Friday 29 October 2021

What is AR Process - A Step-by-Step Guide


 

In a business’s general ledger, the accounts receivable (AR) balance is the amount the company has given on credit to its customers. It is an asset to the business, hence maintaining the AR balance is very essential. It constitutes all the aspects of crediting, from the point when a customer applies for credit to the stage where the amount is supposed to be returned to the creditor. Certain important steps need to be followed religiously at any company so that maintaining the account receivables becomes easier. This can either be done by AR outsourcing to an external agency or keeping a track of all receivables yourself. The various steps that you can follow to manage the AR at your company are:


Establishing definite credit practices

A much-needed factor in the accounts receivables process is to maintain a credit check system. This means going through the credit history of your customers and offering credit only to those who are more likely to pay your amount back. This method can also help you determine the credit amount that can be given, the payment period which can be offered, or any discounts that could be valid for the customer. Some factors to consider in this step while checking up on a customer is their history with your business, their payment history, your competition in the credit market, and your company’s cash flow.


Sending customer invoices

Setting up an accurate and convenient format for invoices is necessary for your company and customers. Any communication, including the invoices, can be sent in various media formats at the customers’ convenience.
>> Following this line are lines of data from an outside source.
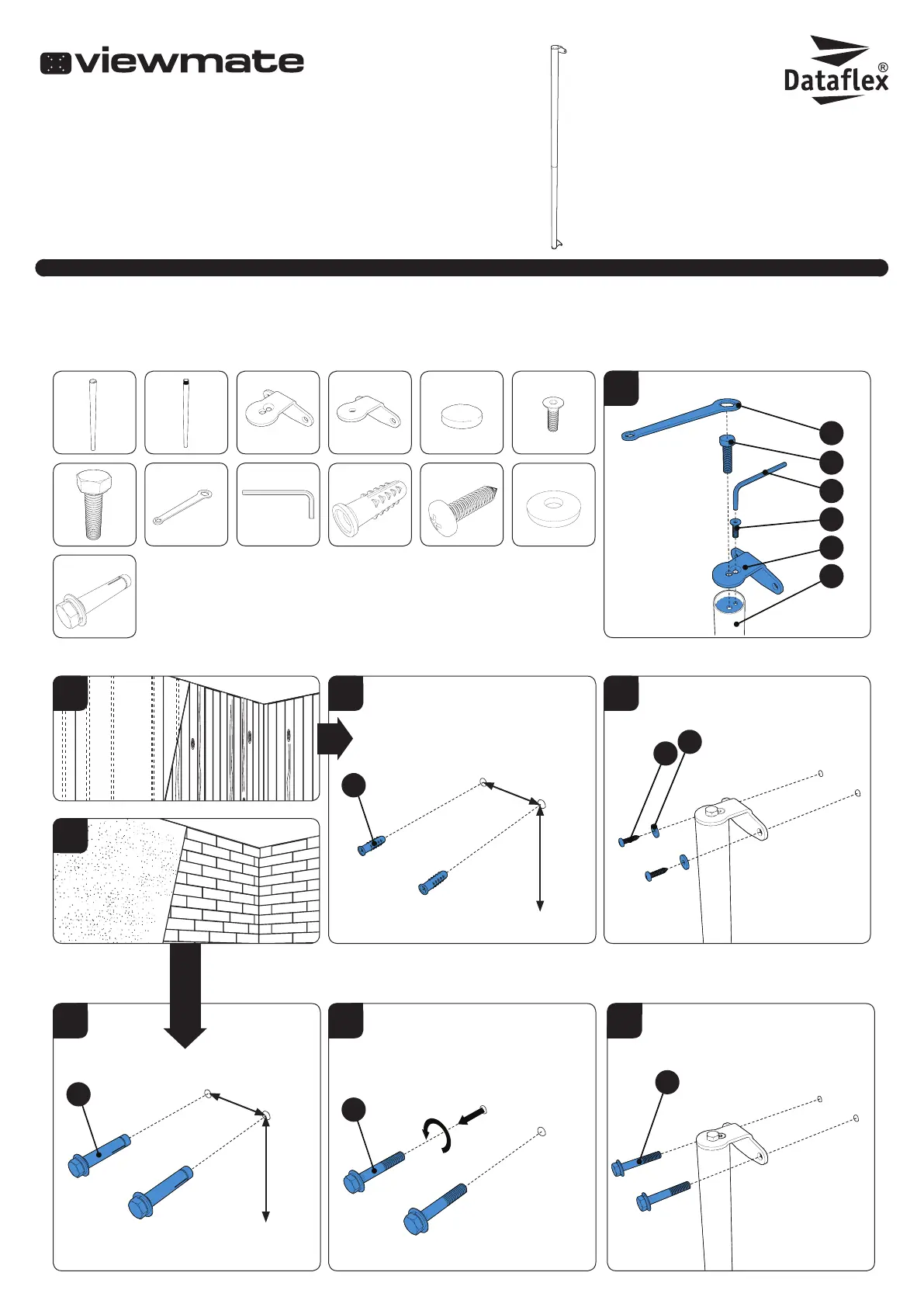 viewmate

Dataflex®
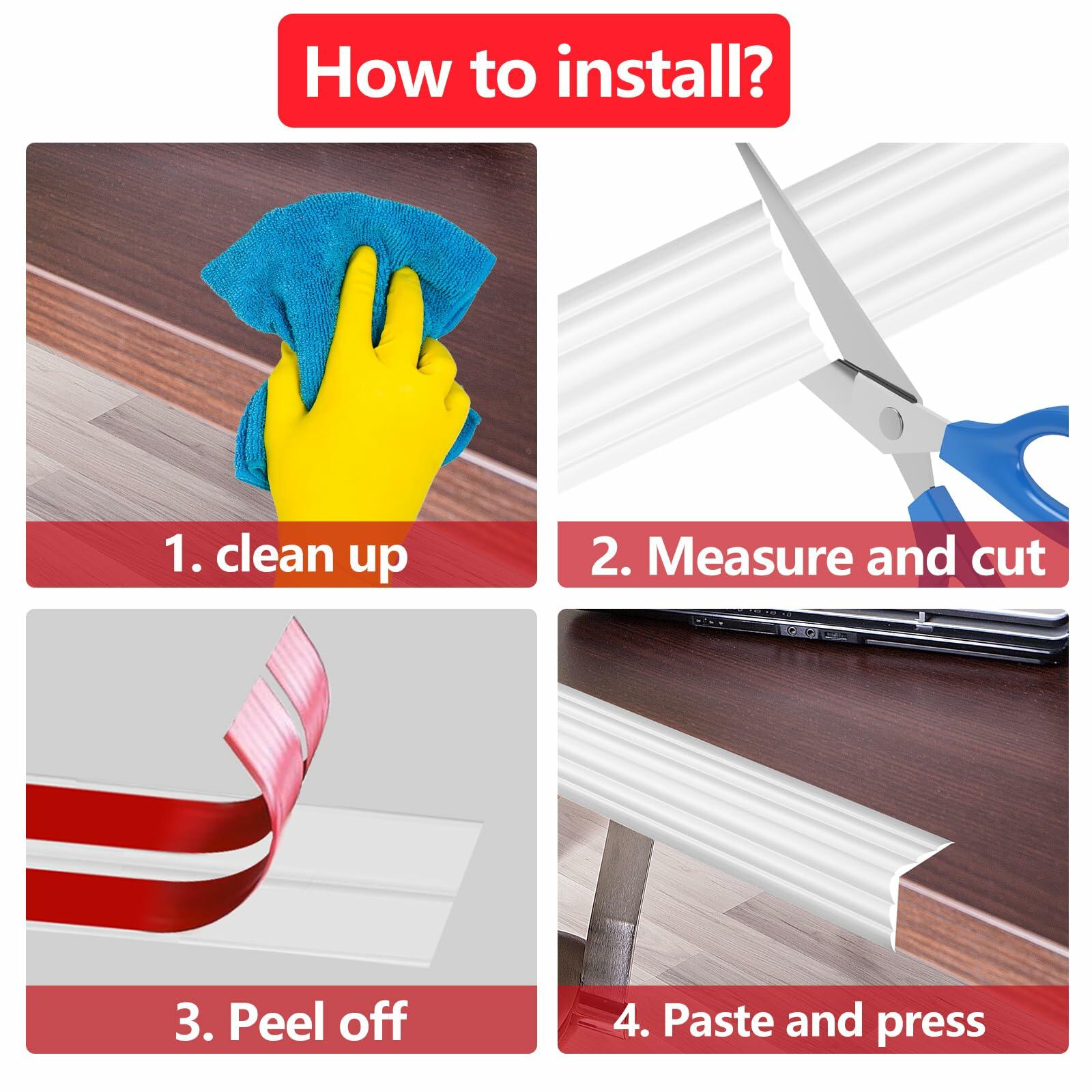 How to install?

1. clean up

2. Measure and cut

3. Peel off

4. Paste and press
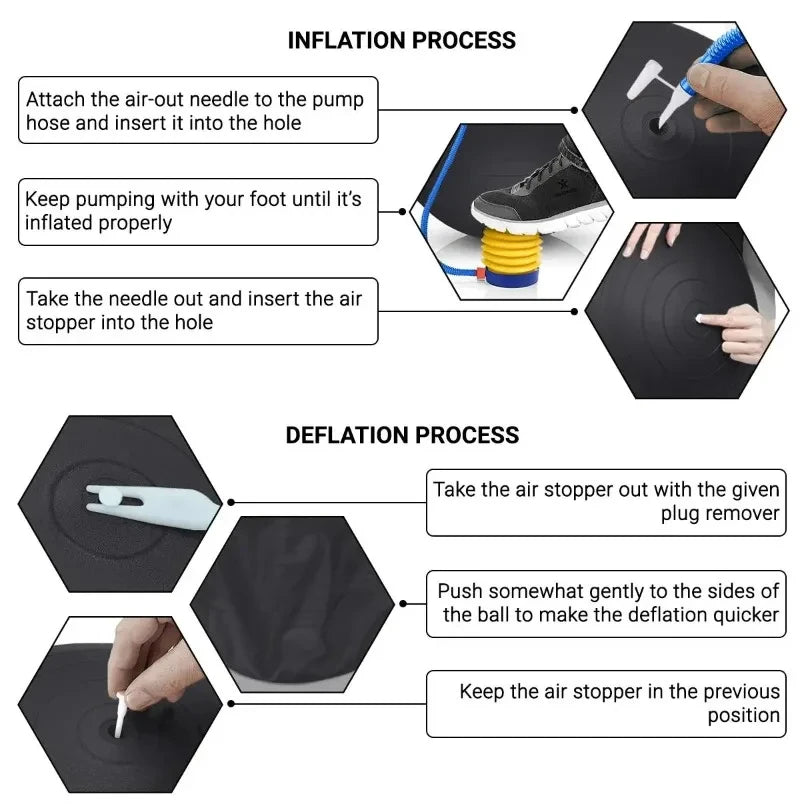 INFLATION PROCESS

Attach the air-out needle to the pump hose and insert it into the hole

Keep pumping with your foot until it's inflated properly

Take the needle out and insert the air stopper into the hole

DEFLATION PROCESS

Take the air stopper out with the given plug remover

Push somewhat gently to the sides of the ball to make the deflation quicker

Keep the air stopper in the previous position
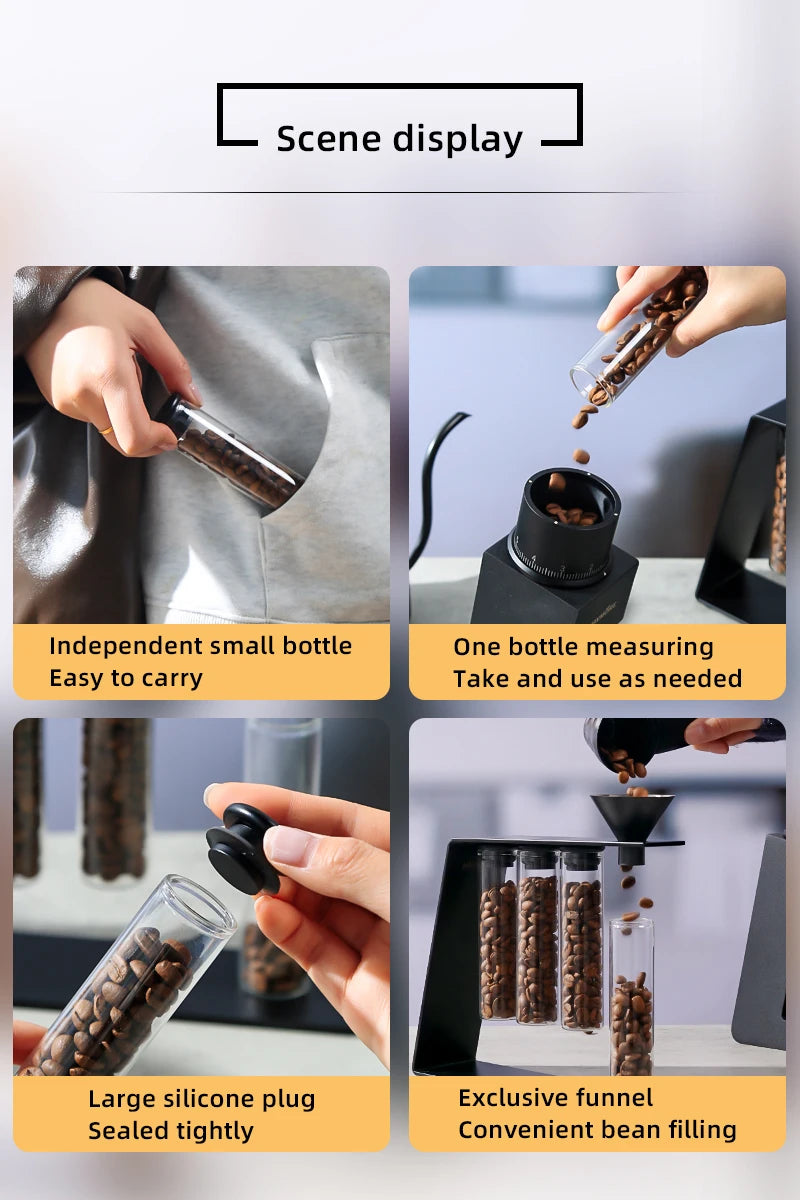 Scene display

Independent small bottle
Easy to carry

One bottle measuring
Take and use as needed

Large silicone plug
Sealed tightly

Exclusive funnel
Convenient bean filling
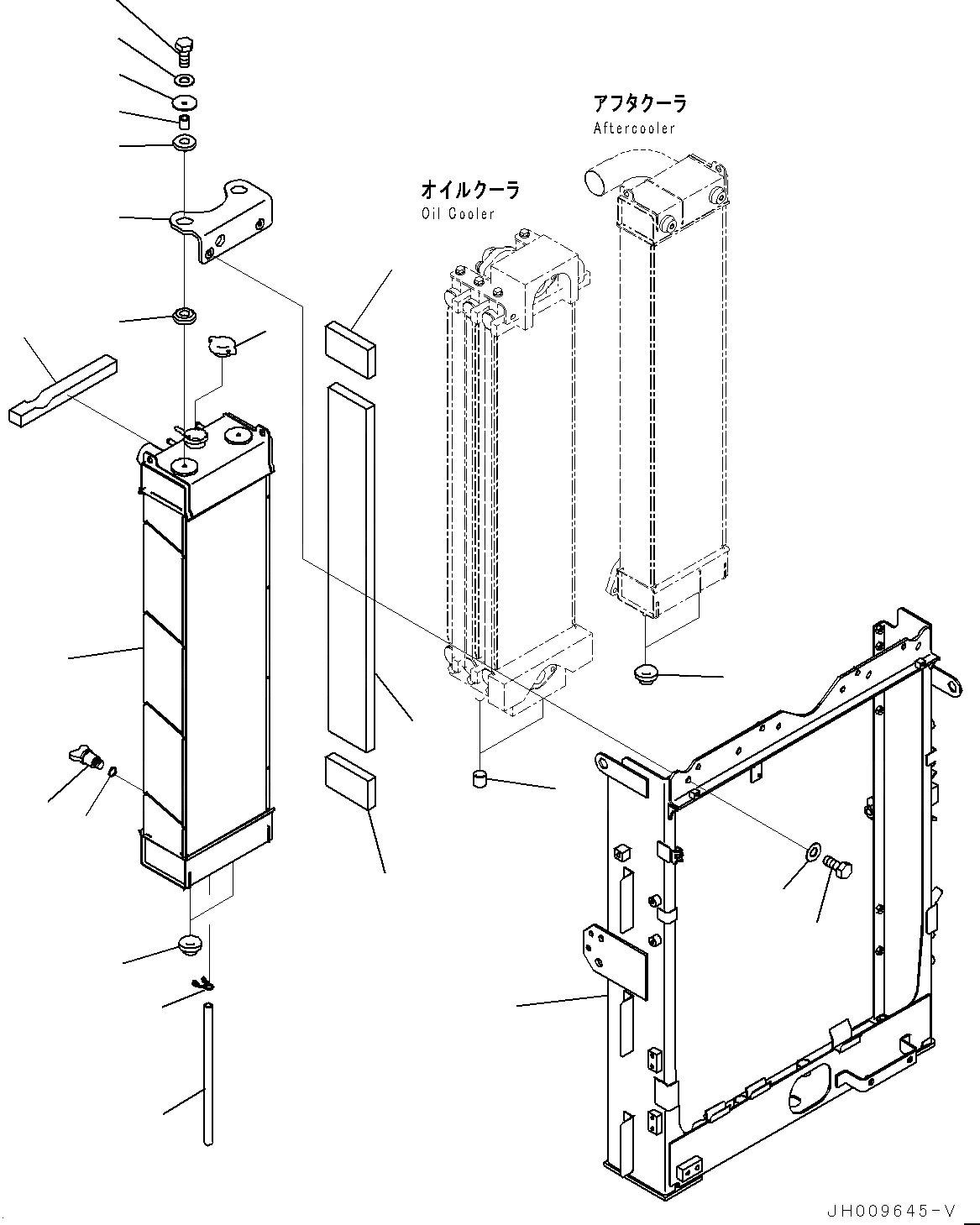 アフタクーラ
Aftercooler

オイルクーラ
Oil Cooler

JH009645-V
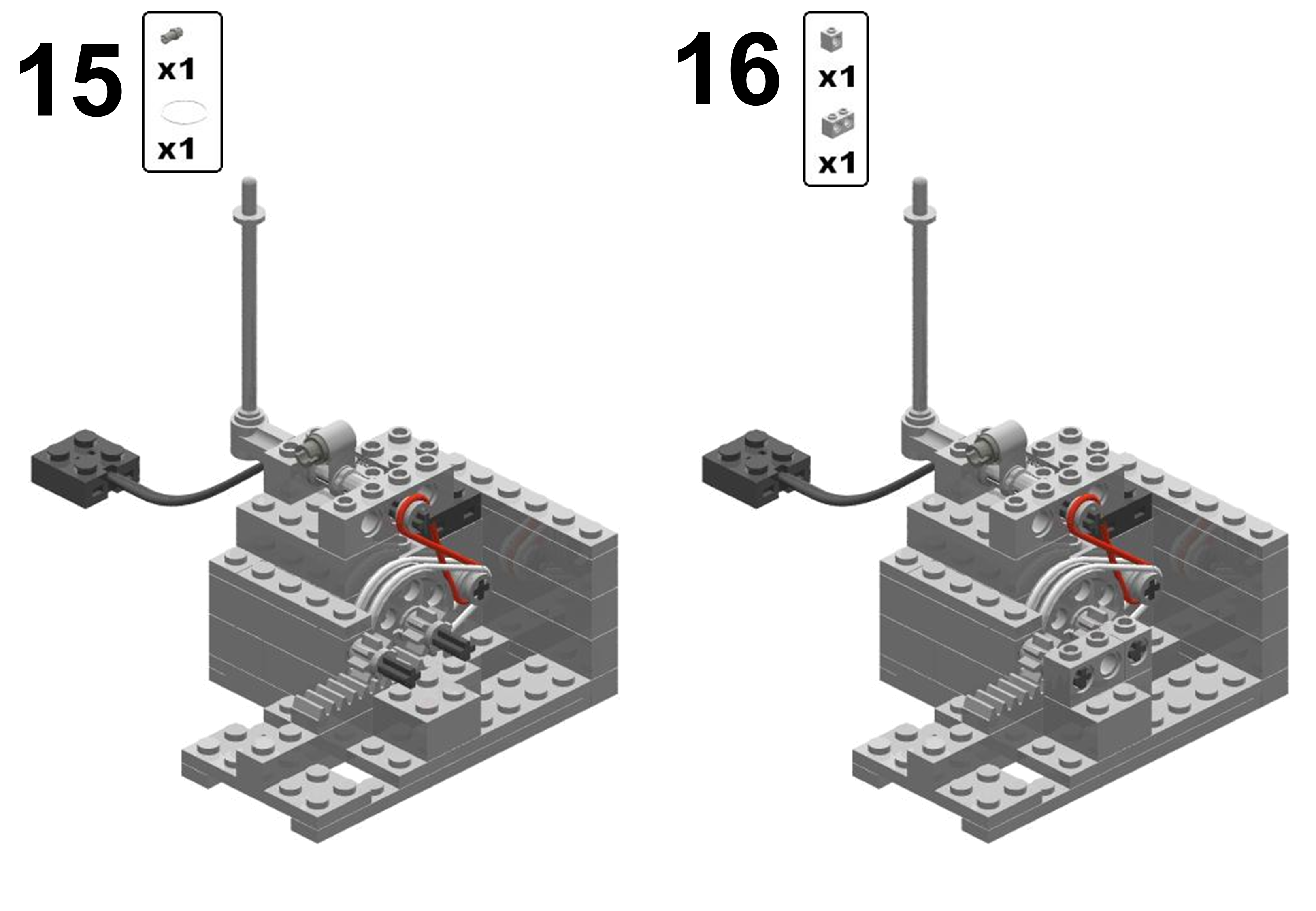 15
x1
x1

16
x1
x1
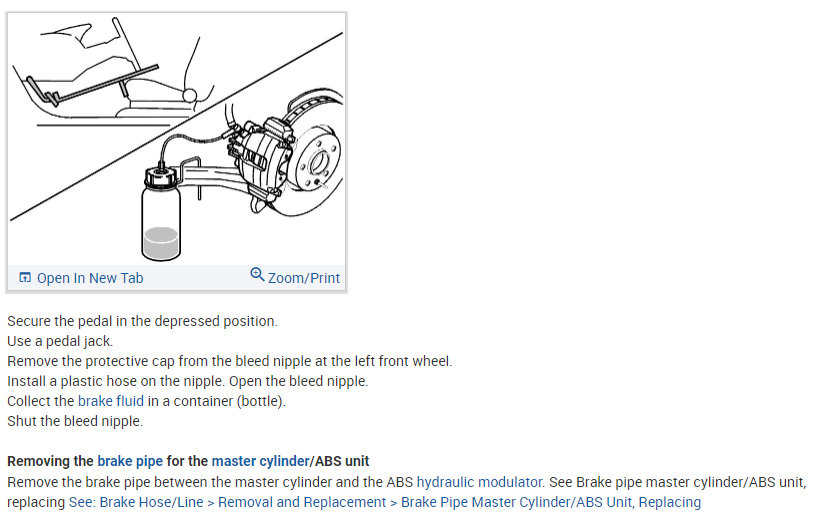 Open In New Tab
Zoom/Print

Secure the pedal in the depressed position.
Use a pedal jack.
Remove the protective cap from the bleed nipple at the left front wheel.
Install a plastic hose on the nipple. Open the bleed nipple.
Collect the brake fluid in a container (bottle).
Shut the bleed nipple.

Removing the brake pipe for the master cylinder/ABS unit
Remove the brake pipe between the master cylinder and the ABS hydraulic modulator. See Brake pipe master cylinder/ABS unit, replacing See: Brake Hose/Line > Removal and Replacement > Brake Pipe Master Cylinder/ABS Unit, Replacing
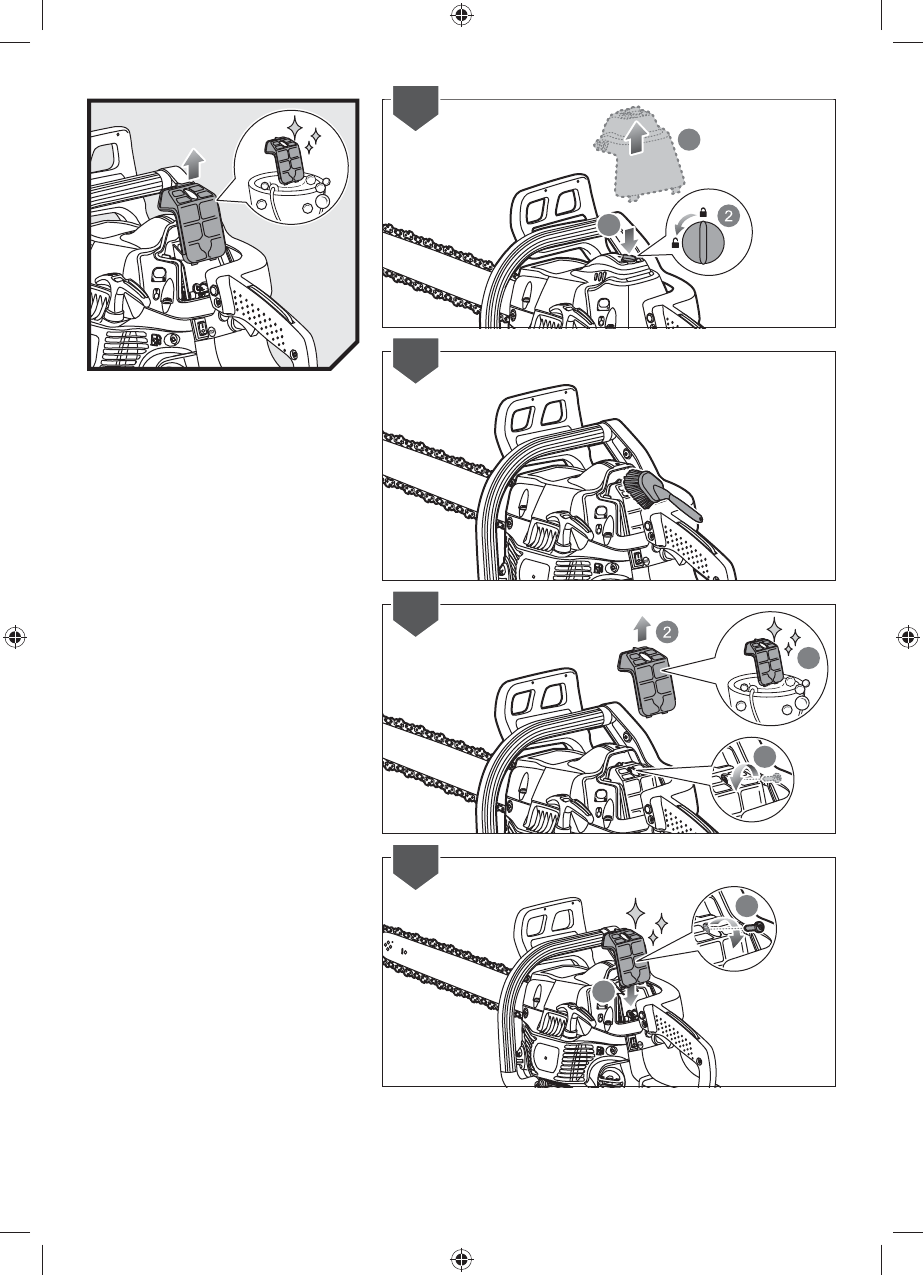 2

2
You can even send templates so all the needed information is taken directly without any delay and the terms of payment are specified clearly in the document. Your customers should also have easy access to all invoices and other such information whenever they need it. If you need to follow the process of debt recovery later in the future, these invoices would also help keep track of all communication. Hence, your company should keep a track of all the information sent and received.


Accounting for AR

Your company’s financial statements will reflect your accounts receivables, so make sure to account for all invoices sent, such as the products or services offered to the customer, the debt owed for it, and the date on which the amount needs to be paid. Accounting can be carried out in two major methods, on accrual-basis and cash-basis. In the accrual-basis accounting, when a product is sold, it is considered as the revenue. However, in cash-based accounting, it is revenue only when the company receives the amount for the service or product.


There are various advantages to following a smooth and stable accounts receivables process. You can offer credit to trustworthy clients, build brand loyalty, and increase your sales. If things don’t go well and you do not get the account receivables from your customers, you can acquire the services of a 3rd party debt collection agency that can help get the amount back. So make sure to follow a well-planned format for accounts receivables for the benefit of your customers and your business.